--- begin STORED RECORDS ---

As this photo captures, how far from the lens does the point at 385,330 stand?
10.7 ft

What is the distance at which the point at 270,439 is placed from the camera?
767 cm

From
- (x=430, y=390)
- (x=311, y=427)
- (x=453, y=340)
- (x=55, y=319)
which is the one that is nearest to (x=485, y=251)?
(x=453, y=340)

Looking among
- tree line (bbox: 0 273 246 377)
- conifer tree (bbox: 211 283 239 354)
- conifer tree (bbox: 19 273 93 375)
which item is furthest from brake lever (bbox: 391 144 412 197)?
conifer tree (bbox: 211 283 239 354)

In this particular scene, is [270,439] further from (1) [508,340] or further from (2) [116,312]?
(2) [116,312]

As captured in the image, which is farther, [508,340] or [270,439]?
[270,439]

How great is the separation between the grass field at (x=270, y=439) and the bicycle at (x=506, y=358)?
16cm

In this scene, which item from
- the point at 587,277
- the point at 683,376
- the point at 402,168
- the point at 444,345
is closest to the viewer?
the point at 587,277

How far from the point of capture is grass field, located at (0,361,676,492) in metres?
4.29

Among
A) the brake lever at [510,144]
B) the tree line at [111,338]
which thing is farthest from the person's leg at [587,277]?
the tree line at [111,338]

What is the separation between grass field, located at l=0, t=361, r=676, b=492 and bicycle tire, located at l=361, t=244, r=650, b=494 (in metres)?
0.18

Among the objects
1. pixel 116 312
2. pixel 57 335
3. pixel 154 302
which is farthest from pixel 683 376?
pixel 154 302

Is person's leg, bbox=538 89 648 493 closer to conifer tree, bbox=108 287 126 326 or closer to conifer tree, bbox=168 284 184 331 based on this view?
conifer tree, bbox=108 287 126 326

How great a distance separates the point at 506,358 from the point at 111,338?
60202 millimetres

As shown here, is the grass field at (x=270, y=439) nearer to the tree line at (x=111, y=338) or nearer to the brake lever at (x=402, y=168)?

--- end STORED RECORDS ---
--- begin STORED RECORDS ---

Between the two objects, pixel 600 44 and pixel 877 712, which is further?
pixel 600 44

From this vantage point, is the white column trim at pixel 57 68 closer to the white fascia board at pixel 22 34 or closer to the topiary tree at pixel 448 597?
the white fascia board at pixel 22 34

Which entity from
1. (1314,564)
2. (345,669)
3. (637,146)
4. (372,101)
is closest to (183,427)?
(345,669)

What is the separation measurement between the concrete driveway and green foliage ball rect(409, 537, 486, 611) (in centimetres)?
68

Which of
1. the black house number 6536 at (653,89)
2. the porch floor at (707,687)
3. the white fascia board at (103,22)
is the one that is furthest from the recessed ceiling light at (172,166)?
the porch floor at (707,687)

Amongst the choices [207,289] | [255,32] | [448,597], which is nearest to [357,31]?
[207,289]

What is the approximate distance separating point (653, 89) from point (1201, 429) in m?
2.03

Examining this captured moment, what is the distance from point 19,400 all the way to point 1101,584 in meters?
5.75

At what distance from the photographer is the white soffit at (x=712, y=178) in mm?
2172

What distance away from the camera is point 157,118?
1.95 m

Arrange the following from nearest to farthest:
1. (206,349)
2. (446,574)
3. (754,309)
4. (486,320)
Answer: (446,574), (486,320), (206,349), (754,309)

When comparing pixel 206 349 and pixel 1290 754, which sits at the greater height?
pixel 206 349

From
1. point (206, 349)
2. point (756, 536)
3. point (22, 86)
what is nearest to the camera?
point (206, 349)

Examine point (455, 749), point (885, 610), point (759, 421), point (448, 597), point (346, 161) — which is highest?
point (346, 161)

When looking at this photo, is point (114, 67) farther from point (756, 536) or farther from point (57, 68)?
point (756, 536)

--- end STORED RECORDS ---
--- begin STORED RECORDS ---

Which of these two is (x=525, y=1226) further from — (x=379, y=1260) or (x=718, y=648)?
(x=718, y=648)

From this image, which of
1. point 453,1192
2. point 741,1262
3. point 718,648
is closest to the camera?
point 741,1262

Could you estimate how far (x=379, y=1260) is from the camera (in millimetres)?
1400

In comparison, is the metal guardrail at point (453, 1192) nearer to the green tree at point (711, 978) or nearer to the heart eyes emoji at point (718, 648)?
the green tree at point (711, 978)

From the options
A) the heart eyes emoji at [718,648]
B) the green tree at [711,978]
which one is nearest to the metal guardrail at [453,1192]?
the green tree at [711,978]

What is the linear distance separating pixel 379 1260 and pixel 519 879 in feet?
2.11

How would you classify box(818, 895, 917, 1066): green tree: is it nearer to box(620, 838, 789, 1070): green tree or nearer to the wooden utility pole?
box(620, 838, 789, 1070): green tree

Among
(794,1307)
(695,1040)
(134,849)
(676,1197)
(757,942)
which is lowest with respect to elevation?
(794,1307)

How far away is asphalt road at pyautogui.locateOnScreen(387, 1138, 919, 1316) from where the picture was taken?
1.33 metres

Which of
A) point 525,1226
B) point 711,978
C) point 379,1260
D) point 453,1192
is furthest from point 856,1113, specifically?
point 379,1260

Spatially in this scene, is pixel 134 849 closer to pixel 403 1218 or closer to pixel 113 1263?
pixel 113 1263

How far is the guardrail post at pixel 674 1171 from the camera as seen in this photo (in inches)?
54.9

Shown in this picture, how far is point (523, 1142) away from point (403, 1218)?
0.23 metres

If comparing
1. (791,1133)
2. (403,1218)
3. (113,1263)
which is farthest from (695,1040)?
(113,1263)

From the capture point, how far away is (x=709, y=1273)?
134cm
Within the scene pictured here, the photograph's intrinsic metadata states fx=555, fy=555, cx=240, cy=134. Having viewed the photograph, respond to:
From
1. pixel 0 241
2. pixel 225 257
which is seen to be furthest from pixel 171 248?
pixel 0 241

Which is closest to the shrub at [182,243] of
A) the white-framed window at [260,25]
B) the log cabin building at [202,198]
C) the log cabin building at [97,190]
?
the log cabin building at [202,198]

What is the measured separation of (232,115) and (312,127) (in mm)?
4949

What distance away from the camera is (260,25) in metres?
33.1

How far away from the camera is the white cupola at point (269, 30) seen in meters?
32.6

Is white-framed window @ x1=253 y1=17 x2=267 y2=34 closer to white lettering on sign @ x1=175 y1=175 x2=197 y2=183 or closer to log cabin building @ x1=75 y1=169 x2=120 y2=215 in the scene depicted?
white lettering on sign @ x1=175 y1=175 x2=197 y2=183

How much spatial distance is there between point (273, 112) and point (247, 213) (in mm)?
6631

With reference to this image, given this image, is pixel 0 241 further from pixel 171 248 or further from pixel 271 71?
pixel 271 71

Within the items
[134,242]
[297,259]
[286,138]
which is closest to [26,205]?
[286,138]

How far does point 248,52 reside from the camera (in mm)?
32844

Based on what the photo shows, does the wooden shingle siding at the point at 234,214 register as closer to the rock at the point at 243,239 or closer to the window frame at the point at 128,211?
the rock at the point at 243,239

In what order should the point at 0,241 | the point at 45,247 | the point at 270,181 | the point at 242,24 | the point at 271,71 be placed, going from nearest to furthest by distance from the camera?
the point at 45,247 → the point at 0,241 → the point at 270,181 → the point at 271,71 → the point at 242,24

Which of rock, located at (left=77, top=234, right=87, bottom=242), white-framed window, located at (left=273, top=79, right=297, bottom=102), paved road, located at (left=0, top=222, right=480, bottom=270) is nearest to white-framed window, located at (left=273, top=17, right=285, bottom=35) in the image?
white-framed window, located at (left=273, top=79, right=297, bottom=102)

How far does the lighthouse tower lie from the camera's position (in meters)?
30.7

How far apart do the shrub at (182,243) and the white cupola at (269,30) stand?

--- end STORED RECORDS ---

## WHAT THE EXERCISE ASKS
Copy out the lines from the one containing "In this particular" up to and including the one containing "As shown here, is".

## CORRECT RESULT
In this particular scene, is [270,439] further from (1) [508,340] or further from (2) [116,312]?
(2) [116,312]

As captured in the image, which is farther, [508,340] or [270,439]?
[270,439]

How great is the separation between the grass field at (x=270, y=439) and the bicycle at (x=506, y=358)?
16cm

In this scene, which item from
- the point at 587,277
- the point at 683,376
- the point at 402,168
- the point at 444,345
is closest to the viewer?
the point at 587,277

How far from the point of capture is grass field, located at (0,361,676,492) in metres?
4.29

Among
A) the brake lever at [510,144]
B) the tree line at [111,338]
which thing is farthest from the person's leg at [587,277]?
the tree line at [111,338]

What is the separation between grass field, located at l=0, t=361, r=676, b=492 and bicycle tire, located at l=361, t=244, r=650, b=494 (in metres)?
0.18

Among the objects
1. pixel 116 312
2. pixel 57 335
3. pixel 154 302
which is farthest from pixel 683 376?
pixel 154 302

Is person's leg, bbox=538 89 648 493 closer to conifer tree, bbox=108 287 126 326 or closer to conifer tree, bbox=168 284 184 331 based on this view?
conifer tree, bbox=108 287 126 326

How great a distance separates the point at 506,358 from the point at 111,338?
60202 millimetres

As shown here, is the grass field at (x=270, y=439) nearer to the tree line at (x=111, y=338) or nearer to the brake lever at (x=402, y=168)?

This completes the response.